プレゼンを聞くことができなかった案も含め、同じ物件なのに着眼点がそれぞれ違って驚きました。例えば、水回りの提案については、さすがプロの建築家さんだと思いました。私の場合、どうしてもソフト面のアイデアに偏りがちなので、今後さらに勉強を重ねて建築的な提案もできるようになりたいと、改めて思いました。
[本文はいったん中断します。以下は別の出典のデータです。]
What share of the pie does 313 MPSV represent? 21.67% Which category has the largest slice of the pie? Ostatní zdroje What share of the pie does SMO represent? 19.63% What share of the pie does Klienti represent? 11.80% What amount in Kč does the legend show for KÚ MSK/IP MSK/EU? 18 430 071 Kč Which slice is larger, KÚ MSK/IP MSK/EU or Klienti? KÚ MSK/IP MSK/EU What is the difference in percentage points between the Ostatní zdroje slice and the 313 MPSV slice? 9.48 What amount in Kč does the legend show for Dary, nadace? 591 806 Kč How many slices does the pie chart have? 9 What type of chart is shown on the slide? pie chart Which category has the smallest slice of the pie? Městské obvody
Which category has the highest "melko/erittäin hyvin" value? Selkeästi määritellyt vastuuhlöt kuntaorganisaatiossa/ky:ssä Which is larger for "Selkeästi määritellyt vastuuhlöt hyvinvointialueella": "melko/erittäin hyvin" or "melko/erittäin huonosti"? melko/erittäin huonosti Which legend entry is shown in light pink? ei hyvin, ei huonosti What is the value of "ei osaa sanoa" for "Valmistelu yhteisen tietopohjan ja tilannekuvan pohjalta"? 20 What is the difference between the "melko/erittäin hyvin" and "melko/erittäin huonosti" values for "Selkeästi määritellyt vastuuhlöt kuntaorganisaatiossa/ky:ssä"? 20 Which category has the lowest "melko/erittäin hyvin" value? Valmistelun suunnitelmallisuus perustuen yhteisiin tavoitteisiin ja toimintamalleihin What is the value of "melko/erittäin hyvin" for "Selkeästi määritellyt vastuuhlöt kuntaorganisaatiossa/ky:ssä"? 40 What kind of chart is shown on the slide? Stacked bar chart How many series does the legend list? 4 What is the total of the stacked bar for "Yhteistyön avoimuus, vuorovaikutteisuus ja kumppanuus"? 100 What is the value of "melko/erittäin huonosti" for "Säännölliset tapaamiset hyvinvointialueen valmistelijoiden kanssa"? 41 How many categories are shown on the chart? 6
−企画を考えるために、普段からどんなふうに情報収集していますか?
企画が好きで、いつも何かアイデアを考えていますが、そのために意識して情報を集めたりはしていません。ニュースを見たり、たまたま読んだ本に書かれていたことが、ふとした瞬間に企画に結びつくことが多いです。
−将来の目標はありますか?
まだ明確には決まっていません。建築を専攻した理由は、総合的な分野なので、様々な職業、業界と関われるのではないかと考えたことです。建築を学んでいく中でリノベーションなどに興味が出てきましたが、企画が好きなので、建築の知識やアイデア力を生かせる仕事を幅広く考えていきたいと思っています。
−今後のご活躍を楽しみにしています!
ありがとうございます!
塚原さんの企画内容もさることながら、コロナ禍による休講も無駄にしなかったその姿勢がすばらしい! この受賞が、そんな塚原さんのステップアップのための一助になればこれほど嬉しいことはありません。
繰り返しになりますが、最終選考に残った皆さんのアイデアはいずれも魅力的でした。惜しくも最優秀賞は逃しましたが、大きなポテンシャルをひめていることは間違いありません。審査員によるアフタートークでも、それぞれのアイデアを合体させるといいんじゃないか、という意見が出ていました。
今後もYADOKARIでは新たな才能を発掘するプロジェクトを実施予定です。我こそはという方をお待ちしています!